### Task instructions
1. In the passage on electrode comparison, repeat the text starting with "In a previous" and going on through "et al., 2018).".
2. Condense the paragraph of the passage on electrode comparison that begins "In a previous investigation involving patients" into a shorter version that keeps its main facts.
3. Decide whether each statement agrees with the passage on electrode comparison, answering yes or no and quoting the words that decide it: (a) Sensor strip electrodes recorded a lower PhNR amplitude than fiber electrodes. (b) Patients with MDD showed a larger a-wave amplitude than healthy controls. (c) The two electrode types differed in inter-session repeatability.

In a previous investigation involving patients with manifest or suspected glaucoma and controls, the efficacy of fiber and sensor strip electrodes in recording the photopic negative response (PhNR) with the RETeval® system was explored. The PhNR amplitude recorded via sensor strip electrodes exhibited a lower magnitude with a diminished signal-to-noise ratio (SNR) and a tendency toward an increased PhNR/b-wave ratio when compared to fiber electrodes. Nevertheless, both electrode types demonstrated comparable inter-session repeatability. It was concluded that while sensor strip electrodes may serve adequately for routine clinical assessments, fiber electrodes should be prioritized in cases of attenuated PhNR or elevated noise levels (Tang et al., 2018).

We previously reported results of fERG recordings in 30 major depressive disorder (MDD) patients (Friedel et al., 2024) in response to a PhNR stimulation (Frishman et al., 2018) with red flashes on blue background light using the RETeval® system and sensor strip electrodes. A reduction in the a-wave amplitude was observed in patients with MDD compared to healthy controls (HC), alongside a trend-level reduction in the a-wave peak time (Friedel et al., 2024). In the same session, the participants of this study underwent a secondary fERG evaluation using a white flash on white background light for stimulation as recommended by the International Society for Clinical Electrophysiology of Vision (ISCEV) (Robson et al., 2022) and skin as well as fiber electrodes for recording.

In contrast to an ophthalmological setting, clinical research in psychiatric patients is particularly dependent on the ease and tolerability of the tests conducted, and personnel may have less experience in the application of corneal electrodes. Comparative data on the merits of fiber vs. skin electrodes in the setting of psychiatric patients are therefore needed.

The aim of this study was to evaluate whether sensor strip skin electrodes and fiber electrodes are equally suitable for detecting a-wave amplitude reductions in the fERG of patients with MDD using the RETeval® device (LKC Technologies, Inc.) or if fiber electrodes should be prioritized due to their superior sensitivity.

Stored entries:
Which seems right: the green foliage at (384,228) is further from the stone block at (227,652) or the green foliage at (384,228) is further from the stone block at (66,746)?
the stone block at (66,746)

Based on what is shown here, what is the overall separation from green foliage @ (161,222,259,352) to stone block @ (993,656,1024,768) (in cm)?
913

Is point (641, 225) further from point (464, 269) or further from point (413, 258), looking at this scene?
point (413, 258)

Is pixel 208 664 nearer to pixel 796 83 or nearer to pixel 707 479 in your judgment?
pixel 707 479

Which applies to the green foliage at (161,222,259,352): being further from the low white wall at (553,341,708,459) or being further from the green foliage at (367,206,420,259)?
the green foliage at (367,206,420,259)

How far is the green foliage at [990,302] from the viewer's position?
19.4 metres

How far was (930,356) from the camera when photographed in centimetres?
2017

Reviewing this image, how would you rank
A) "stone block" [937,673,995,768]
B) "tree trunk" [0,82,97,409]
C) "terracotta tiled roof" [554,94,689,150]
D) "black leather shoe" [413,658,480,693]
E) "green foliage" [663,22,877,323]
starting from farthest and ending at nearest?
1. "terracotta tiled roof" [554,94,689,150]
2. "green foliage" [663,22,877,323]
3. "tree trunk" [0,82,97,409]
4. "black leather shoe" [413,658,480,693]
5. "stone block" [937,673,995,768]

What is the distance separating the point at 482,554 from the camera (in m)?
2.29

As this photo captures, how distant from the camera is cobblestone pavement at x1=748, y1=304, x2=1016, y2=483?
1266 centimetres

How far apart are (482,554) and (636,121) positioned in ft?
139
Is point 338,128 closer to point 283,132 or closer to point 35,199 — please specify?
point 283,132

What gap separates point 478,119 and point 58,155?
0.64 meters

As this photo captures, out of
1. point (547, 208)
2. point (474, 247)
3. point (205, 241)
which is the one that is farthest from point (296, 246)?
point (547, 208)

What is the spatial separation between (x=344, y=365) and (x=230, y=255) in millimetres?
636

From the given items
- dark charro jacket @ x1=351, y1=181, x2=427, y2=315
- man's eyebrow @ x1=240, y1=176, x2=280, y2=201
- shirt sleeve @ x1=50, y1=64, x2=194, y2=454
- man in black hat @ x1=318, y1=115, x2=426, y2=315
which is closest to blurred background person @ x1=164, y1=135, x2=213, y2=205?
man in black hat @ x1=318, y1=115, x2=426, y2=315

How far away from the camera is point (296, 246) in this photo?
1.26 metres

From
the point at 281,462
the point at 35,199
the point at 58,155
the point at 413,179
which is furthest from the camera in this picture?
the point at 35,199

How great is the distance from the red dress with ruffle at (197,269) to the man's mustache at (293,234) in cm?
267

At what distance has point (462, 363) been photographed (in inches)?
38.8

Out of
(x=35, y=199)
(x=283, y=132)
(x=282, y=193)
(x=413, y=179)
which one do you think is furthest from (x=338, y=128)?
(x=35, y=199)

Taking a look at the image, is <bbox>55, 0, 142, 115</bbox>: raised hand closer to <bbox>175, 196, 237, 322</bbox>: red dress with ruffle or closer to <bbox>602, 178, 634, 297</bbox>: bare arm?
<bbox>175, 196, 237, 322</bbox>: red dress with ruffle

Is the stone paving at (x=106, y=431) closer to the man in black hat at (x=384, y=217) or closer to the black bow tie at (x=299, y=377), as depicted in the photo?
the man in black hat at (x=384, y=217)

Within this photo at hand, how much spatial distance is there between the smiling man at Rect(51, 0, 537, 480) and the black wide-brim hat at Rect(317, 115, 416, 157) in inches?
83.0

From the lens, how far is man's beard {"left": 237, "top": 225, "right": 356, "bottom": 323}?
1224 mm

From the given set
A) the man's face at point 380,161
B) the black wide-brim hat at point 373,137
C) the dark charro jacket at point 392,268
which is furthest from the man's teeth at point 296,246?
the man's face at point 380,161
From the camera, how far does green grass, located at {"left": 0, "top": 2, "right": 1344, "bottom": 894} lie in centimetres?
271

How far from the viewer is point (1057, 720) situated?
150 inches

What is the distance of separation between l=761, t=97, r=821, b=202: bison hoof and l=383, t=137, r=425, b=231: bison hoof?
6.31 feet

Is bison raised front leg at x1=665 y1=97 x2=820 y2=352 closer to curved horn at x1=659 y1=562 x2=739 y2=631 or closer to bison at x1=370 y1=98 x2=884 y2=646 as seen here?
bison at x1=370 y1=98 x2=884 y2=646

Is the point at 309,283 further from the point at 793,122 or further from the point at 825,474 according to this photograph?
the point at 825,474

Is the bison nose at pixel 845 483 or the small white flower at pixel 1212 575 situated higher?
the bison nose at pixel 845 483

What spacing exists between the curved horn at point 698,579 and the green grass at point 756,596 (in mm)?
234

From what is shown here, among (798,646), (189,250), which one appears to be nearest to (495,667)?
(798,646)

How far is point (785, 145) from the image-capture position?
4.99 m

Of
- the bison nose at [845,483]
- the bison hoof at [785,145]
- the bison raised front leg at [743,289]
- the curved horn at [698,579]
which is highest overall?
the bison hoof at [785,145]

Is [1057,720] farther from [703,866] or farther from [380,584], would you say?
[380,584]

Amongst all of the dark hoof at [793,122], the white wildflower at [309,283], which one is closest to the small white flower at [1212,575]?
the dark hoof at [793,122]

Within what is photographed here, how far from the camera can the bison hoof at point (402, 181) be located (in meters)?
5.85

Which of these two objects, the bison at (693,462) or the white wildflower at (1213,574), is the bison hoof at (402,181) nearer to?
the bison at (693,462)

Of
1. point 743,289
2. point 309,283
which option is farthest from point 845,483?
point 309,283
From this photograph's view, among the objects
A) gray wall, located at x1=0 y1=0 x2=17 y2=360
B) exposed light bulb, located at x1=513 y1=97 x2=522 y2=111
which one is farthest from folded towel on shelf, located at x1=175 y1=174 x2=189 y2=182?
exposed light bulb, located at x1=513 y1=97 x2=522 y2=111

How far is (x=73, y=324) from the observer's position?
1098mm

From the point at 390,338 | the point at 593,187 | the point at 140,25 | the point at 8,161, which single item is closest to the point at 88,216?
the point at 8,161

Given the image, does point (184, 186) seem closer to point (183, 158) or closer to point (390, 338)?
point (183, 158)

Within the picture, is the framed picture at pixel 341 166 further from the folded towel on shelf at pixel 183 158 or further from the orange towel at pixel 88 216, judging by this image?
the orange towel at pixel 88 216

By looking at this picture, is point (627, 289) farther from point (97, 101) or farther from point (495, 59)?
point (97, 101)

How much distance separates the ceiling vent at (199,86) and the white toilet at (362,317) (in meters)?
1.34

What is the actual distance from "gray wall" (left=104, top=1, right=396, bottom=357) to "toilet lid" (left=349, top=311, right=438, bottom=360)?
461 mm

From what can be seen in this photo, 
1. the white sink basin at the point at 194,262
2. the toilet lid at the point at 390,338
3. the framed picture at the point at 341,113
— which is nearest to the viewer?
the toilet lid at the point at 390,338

### Answers
1.
In a previous investigation involving patients with manifest or suspected glaucoma and controls, the efficacy of fiber and sensor strip electrodes in recording the photopic negative response (PhNR) with the RETeval® system was explored. The PhNR amplitude recorded via sensor strip electrodes exhibited a lower magnitude with a diminished signal-to-noise ratio (SNR) and a tendency toward an increased PhNR/b-wave ratio when compared to fiber electrodes. Nevertheless, both electrode types demonstrated comparable inter-session repeatability. It was concluded that while sensor strip electrodes may serve adequately for routine clinical assessments, fiber electrodes should be prioritized in cases of attenuated PhNR or elevated noise levels (Tang et al., 2018).

2. An earlier study (Tang et al., 2018) compared fiber and sensor strip electrodes for recording the photopic negative response (PhNR) with the RETeval® system in patients with manifest or suspected glaucoma and in controls. Sensor strip electrodes gave a lower PhNR amplitude, a lower signal-to-noise ratio and a tendency toward a higher PhNR/b-wave ratio than fiber electrodes. Both types had comparable inter-session repeatability. The study concluded that sensor strip electrodes may be adequate for routine clinical use, but fiber electrodes should be preferred when the PhNR is attenuated or noise is high.

3.
(a) Yes: "The PhNR amplitude recorded via sensor strip electrodes exhibited a lower magnitude"
(b) No: "A reduction in the a-wave amplitude was observed in patients with MDD compared to healthy controls (HC)"
(c) No: "Nevertheless, both electrode types demonstrated comparable inter-session repeatability."